╭─ Text passage
I woke up this morning, wayyyyyy too early for a Sunday at 7:00 a.m., and checked my iPhone for all the doings overnight, as I always do. I know, I’m a social media addict. I’m cool with it. Anyway, there was an email from ULTA announcing the arrival of the silver shatter polish from OPI from the Pirates of the Carribean: On Stranger Tides collection. Immediately, ULTA got put on my day’s to-do list.
I headed over there and they were already SOLD OUT. Boooo. So I picked up this instead:
That’s right…110 spf sunblock. I just read something about skin cancer yesterday, and the article I read said that those who live at high elevations (hello, we’re mile high here!) have a higher incidence of melanoma. I realized that on Wednesday I got a burn on a cloudy, freezing day. And now the sun is back with a vengeance. I sprayed it on immediately after leaving the store.
However, I also picked up this:
When it’s sunblock time, it’s self-tanner time! I’ve never used this particular product before, as I’ve done the gradual self-tanning lotion thing the last couple of years. I’ve used the Jergens brand, which was pretty good:
My favorite ever was one from Bath & Body Works, which smelled just like their honeysuckle scent.
Unfortunately, they didn’t keep that one around. They seem to change their self-tanner product line every single year. I would buy that one again, if they still had it.
But I’ve decided to go harder core this time. The gradual self-tanner works, but it takes so long. It is SO gradual that if I forget to apply it three or four days in a row, nothing ever really develops. And currently I look like I’ve spent the winter under a rock, so I need it.
I don’t want to look like this:
…so I got the medium tan one, instead of the dark tan. I’m a pale girl; I have no need for dark, dark tan.
I’m scared, though. I don’t want to look like this, either:
Now I’m worried about streaking, being orange, long dry times and dark ankles and knees. I hate this part of summer.
Anyone have any tips or hints for me before I start? Or words of comfort?
╰─
- Problems and tasks -
• a. List every thing the writer of the self-tanner post says they are worried about before starting.
• b. Please write out the self-tanner post again, starting at the sentence that contains "However, I also" and ending after "their honeysuckle scent.", with "Jergens" replaced by "drugstore".
╭─ Dataset excerpts
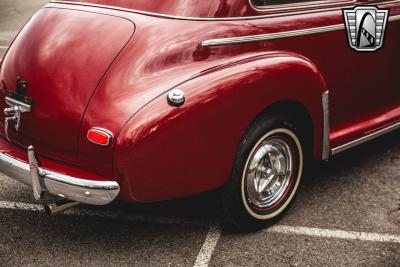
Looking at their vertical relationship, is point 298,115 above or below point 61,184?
below

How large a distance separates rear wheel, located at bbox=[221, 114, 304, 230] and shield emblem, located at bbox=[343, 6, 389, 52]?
0.83 m

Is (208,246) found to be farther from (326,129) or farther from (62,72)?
(62,72)

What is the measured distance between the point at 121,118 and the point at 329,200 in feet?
5.96

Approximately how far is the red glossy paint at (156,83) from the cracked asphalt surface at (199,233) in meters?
0.51

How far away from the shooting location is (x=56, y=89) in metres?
2.90

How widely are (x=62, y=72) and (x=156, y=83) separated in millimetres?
573

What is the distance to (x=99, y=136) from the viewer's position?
8.69ft

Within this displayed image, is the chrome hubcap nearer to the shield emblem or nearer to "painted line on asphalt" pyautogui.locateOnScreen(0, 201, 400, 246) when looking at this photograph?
"painted line on asphalt" pyautogui.locateOnScreen(0, 201, 400, 246)

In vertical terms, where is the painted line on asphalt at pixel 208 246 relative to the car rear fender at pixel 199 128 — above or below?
below

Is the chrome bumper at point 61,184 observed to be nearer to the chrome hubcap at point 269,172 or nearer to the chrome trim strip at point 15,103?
the chrome trim strip at point 15,103

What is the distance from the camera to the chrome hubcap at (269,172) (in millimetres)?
3193

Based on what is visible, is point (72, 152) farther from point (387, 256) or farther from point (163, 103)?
point (387, 256)

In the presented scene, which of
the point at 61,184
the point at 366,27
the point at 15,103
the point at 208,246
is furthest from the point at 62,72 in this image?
the point at 366,27

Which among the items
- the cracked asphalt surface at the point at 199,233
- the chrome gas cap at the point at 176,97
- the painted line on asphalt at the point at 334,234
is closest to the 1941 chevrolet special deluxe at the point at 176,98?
the chrome gas cap at the point at 176,97
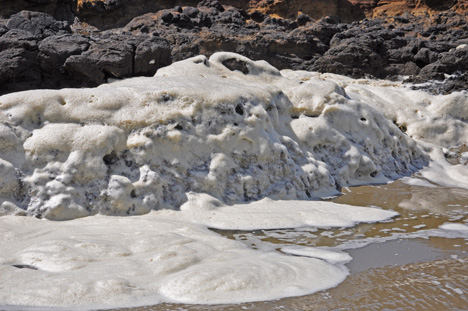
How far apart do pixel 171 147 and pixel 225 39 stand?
885 centimetres

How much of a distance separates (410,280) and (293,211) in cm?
207

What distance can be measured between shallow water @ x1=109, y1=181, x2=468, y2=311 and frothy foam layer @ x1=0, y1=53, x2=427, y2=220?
2.67 feet

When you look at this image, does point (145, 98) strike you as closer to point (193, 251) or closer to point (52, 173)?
point (52, 173)

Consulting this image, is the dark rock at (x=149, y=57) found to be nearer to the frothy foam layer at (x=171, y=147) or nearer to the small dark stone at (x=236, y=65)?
the small dark stone at (x=236, y=65)

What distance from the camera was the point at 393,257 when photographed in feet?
12.5

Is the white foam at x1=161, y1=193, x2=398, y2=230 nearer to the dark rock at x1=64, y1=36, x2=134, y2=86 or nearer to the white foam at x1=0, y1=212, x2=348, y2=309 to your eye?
the white foam at x1=0, y1=212, x2=348, y2=309

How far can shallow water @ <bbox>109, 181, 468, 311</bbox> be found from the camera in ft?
╰─
- Solutions below -
• a. Streaking, being orange, long dry times, dark ankles and knees

• b.
However, I also picked up this:
When it’s sunblock time, it’s self-tanner time! I’ve never used this particular product before, as I’ve done the gradual self-tanning lotion thing the last couple of years. I’ve used the drugstore brand, which was pretty good:
My favorite ever was one from Bath & Body Works, which smelled just like their honeysuckle scent.